生徒の「本離れ」を救ったのは"異色の司書"、貸出数を倍増させた図書室の仕掛け 面陳列にポップに「ガチャ」?斬新な企画の数々

品川翔英中学・高等学校 学校司書
(写真:筆者撮影)
「もともと本は好きでした。それに資格勉強との両立を考えた時、図書館なら体力的負担も少なくて、正直『楽かもしれない』と思っていたんです」
しかしアルバイトをするうちに、高田氏は図書館での仕事に面白さを感じ、沼にはまっていった。気付けば、建築士の資格ではなく、図書館司書の資格取得を目指すことに。無事に司書の資格を取得して、求人のあった同校に就職した。
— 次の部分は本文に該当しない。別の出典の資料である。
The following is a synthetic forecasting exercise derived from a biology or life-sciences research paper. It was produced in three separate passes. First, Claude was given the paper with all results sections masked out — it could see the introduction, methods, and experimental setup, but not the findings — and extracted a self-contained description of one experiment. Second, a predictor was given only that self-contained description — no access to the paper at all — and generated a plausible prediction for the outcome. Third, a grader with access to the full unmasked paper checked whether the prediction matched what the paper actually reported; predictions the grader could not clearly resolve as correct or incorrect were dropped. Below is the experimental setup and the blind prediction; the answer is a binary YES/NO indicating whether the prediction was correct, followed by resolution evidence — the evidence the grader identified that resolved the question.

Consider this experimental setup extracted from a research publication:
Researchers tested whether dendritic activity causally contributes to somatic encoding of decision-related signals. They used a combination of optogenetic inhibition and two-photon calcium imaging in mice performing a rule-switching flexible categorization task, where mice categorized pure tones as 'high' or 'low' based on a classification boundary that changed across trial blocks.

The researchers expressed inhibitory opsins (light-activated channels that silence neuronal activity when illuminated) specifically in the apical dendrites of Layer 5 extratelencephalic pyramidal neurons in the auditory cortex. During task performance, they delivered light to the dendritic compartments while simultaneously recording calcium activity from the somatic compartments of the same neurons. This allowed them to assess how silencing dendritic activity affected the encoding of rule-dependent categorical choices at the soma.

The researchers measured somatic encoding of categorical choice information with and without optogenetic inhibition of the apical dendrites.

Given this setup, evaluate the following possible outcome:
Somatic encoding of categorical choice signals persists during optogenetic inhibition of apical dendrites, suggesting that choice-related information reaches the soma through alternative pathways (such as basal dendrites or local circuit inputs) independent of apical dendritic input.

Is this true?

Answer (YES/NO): NO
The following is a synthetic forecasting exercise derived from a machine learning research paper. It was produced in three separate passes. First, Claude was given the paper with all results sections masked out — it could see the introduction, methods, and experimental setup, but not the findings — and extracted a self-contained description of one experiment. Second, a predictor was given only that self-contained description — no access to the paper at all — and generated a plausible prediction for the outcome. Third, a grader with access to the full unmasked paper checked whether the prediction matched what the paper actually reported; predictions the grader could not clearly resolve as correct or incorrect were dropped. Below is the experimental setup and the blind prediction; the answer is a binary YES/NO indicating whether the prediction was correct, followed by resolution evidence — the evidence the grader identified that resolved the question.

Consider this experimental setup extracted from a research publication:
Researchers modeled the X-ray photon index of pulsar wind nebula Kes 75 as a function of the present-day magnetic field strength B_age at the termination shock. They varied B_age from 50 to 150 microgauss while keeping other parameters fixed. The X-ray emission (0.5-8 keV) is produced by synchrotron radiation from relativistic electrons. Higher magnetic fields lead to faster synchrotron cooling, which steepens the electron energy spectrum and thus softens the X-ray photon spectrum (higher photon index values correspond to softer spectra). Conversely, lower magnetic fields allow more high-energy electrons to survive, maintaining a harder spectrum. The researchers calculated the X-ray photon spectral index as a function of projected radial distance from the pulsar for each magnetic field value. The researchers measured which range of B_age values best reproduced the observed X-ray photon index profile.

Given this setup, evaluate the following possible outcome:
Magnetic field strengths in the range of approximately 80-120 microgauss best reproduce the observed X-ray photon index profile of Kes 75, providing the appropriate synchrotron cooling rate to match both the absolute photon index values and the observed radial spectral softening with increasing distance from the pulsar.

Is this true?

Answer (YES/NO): NO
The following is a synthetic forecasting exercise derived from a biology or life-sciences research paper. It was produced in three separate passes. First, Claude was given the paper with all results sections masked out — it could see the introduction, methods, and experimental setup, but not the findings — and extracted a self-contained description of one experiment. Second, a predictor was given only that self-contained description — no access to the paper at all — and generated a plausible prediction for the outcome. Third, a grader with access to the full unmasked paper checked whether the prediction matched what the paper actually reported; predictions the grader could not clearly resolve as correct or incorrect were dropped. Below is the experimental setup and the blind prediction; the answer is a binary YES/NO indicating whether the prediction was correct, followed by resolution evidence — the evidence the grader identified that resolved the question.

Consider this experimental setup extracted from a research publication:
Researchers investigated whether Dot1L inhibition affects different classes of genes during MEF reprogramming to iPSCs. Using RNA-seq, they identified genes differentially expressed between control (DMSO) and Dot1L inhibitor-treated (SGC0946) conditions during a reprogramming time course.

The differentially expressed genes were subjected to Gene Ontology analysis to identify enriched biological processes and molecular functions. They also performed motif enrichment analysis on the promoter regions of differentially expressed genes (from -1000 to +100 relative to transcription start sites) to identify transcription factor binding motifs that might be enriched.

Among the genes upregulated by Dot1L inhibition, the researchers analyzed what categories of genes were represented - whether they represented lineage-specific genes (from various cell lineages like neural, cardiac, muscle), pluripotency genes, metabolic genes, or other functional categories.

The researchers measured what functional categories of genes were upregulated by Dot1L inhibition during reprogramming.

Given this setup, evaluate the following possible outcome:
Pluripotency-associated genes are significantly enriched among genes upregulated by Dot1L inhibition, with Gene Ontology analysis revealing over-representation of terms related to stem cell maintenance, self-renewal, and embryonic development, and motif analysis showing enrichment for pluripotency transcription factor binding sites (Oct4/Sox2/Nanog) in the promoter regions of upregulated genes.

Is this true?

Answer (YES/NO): NO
早速、新校舎建築に伴う図書室リニューアルに際して高田氏が参考にしたのは、街の本屋だった。
「街の本屋さんは、本を売るために必死で頑張っています。本を手にしてもらうための工夫を沢山されていると思ったので、僕たちもここを見習おうと思い、いろいろと見て回りました」
目にとまったのが、本を面陳列する手法だった。学校の図書室でも、「今月のイチオシ本」など限定的なコーナーで面陳列をする場合はある。だが同校の図書室では、面陳列をメインで本を並べることにしたのだ。パッと見で本の数が少ないようにも感じるが、実は全部で1000冊もの本が陳列されているという。

(写真:筆者撮影)
陳列されていない本は閉架図書として保管されており、蔵書は2万数千冊にも上る。面陳列の本棚に借りたい本がなかった生徒には、閉架図書の棚を案内するそうだ。

(写真は学校提供)
面陳列の棚の本には、本屋さながらのポップもつけられている。

(写真:筆者撮影)
「通常の陳列は、もともと本好きの人にとってはいいかもしれません。でも、本がそれほど身近にない生徒にとっては、背表紙のタイトルだけ眺めてもなかなか興味がわかないと思いました」
表紙が見える面陳列にしたところ、いわゆる「ジャケ買い」に近い形で本を手にしてくれる生徒が増えたという。
とはいえ、これは一般の陳列方法に比べて司書や職員の努力が必要な方法だ。同じ本ばかり並んでいては、生徒たちも飽きてしまう。そこで、高田氏は多い時で月に2回、陳列本を入れ替えている。相当な手間なのではと質問すると、「毎月新しい本を購入しているので、早くみんなに見せてあげたい!という思いがあります」と笑顔で返ってきた。これ以外にも、高田氏は新たなアイデアをどんどん実行していった。
例えば、知らない本との出会いを促そうと、本の情報が出てくる「ガチャガチャ」を段ボールで自作。この装置をきっかけに本を手に取ってくれる生徒もいるという。カートに本を載せて廊下を巡る「出前図書室」も始めた。